───── RECORDS FOR THE EXERCISE

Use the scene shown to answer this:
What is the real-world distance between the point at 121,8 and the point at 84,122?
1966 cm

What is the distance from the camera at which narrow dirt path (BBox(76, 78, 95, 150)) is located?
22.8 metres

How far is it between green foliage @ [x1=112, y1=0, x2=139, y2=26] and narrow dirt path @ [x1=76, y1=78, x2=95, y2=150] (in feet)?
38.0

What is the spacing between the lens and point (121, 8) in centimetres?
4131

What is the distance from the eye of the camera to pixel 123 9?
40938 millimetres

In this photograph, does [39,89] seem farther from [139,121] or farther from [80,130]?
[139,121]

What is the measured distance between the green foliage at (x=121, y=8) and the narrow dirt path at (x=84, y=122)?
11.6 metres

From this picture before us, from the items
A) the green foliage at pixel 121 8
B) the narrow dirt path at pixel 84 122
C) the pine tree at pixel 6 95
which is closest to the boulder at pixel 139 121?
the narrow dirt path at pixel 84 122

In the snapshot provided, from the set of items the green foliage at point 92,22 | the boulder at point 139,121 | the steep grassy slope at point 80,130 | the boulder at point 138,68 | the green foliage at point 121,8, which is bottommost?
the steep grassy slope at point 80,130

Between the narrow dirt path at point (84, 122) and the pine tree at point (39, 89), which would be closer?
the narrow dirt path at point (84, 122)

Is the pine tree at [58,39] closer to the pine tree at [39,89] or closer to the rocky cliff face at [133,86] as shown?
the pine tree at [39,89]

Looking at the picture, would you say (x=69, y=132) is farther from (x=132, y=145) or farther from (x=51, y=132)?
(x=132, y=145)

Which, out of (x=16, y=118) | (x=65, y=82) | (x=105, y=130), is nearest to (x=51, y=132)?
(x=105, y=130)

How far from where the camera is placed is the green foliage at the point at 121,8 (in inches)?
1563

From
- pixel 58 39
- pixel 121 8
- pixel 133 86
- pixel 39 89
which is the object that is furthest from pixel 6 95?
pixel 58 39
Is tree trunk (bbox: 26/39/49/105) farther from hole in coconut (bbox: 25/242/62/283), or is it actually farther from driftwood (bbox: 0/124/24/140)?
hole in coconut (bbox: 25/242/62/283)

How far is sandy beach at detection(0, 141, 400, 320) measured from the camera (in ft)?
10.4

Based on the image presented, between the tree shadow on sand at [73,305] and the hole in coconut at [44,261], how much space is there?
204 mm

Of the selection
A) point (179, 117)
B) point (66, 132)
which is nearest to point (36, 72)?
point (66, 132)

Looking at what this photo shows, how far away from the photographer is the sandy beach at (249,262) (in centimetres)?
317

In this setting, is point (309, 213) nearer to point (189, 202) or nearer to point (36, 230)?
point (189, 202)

──────────

### GIVEN TASK
Gather each line from the entries above in which the word "dirt" appears.

### SOLUTION
What is the distance from the camera at which narrow dirt path (BBox(76, 78, 95, 150)) is located?
How far is it between green foliage @ [x1=112, y1=0, x2=139, y2=26] and narrow dirt path @ [x1=76, y1=78, x2=95, y2=150] (in feet)?
What is the measured distance between the green foliage at (x=121, y=8) and the narrow dirt path at (x=84, y=122)?
B) the narrow dirt path at pixel 84 122
the narrow dirt path at pixel 84 122
Between the narrow dirt path at point (84, 122) and the pine tree at point (39, 89), which would be closer?
the narrow dirt path at point (84, 122)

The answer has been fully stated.